It is not long before Harry finds them, Lily dozing on the headrest of the sofa and Teddy with his book on his face, staring at a small-printed letter L and thinking about his father, as he usually does when he reads. Teddy knows that perhaps he contemplates his parents more than is healthy, but whenever he brings it up with Harry the latter always dismisses these notions with a sympathetic smile and a touch on the shoulder, declaring them perfectly sound. He is blessed, Teddy thinks, to have been raised by someone who understands him so completely.

"Your hair has turned brown – it suits you," Harry's voice indicates from the door. Lily jerks awake, wiping drool off her chin groggily. Teddy emerges from behind the book and casts a strained eye up to his mop of hair, which has indeed turned a faint shade of sandy brown. Another regular occurrence he is slightly embarrassed by. He concentrates for a second and it assumes its usual lavender purple, chestnut brown where it is cropped short on the sides. Harry approaches him, an eyebrow raised. "Did you raid Ginny's closet _again?_ You weren't wearing that when you arrived."

Teddy sits up and smooths out one of Ginny's summer dresses, white with pink and green and yellow flowers. "You'd think I'd be able to restrain such a habit considering I keep to myself while I'm here," he says ruefully. "But she truly has an exceptional wardrobe – she is only lucky I do not take anything home with me."

Harry nods seriously. "There is that. Are you two coming downstairs? The Weasley's are here."

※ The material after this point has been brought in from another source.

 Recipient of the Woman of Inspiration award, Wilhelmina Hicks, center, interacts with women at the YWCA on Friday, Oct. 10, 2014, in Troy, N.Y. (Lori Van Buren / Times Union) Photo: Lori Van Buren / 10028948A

Teddy closes his book and leaves it on the sofa with his glasses to return to later. He and Lily follow Harry downstairs where they are met with a detonation of twenty Weasley's, a flurry of greetings and yelps of excitement in the main sitting room, a blur of noise as everyone tries to say hello to Ginny at once. For a moment, Teddy cannot discern which Weasley is which, and his hair almost turns ginger from the impact. At the foot of the stairs, Lily spots Rose and plunges through to her, barrelling her cousin down in a hug.

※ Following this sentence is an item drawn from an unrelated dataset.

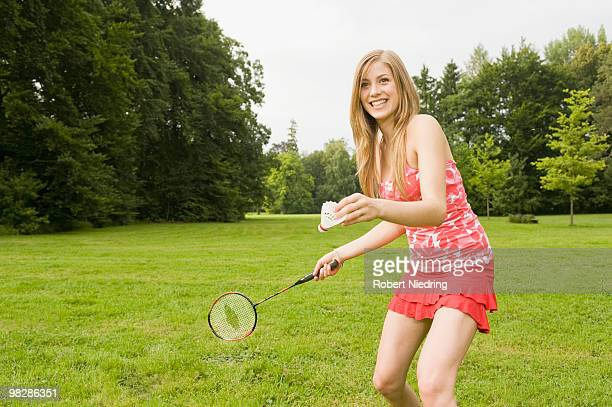 Germany, Bavaria, Starnberger See, Teenage girl (16-17) playing badminton, smiling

There are shrieks of 'happy birthday' at the sight of Harry emerging with his children and Teddy ducks out of the way as Hermione bursts from the crowd of redheads, threatening to knock over a vase in her eagerness to embrace him tightly. Mrs Weasley is next in line, showering Harry with hugs and kisses.

"Okay!" Ginny screams over the top of her boisterous family. "Let's take this havoc outside, people!"

It is like a rock concert, Teddy thinks with amusement as everyone unanimously squeezes through the kitchen and out the back door where there are tables and chairs enough to accommodate the entire party. Only Percy's daughter, Molly, falters behind. Teddy merges his steps with his friend, having not seen her for weeks, for she is always busy and always in a fluster to get things done.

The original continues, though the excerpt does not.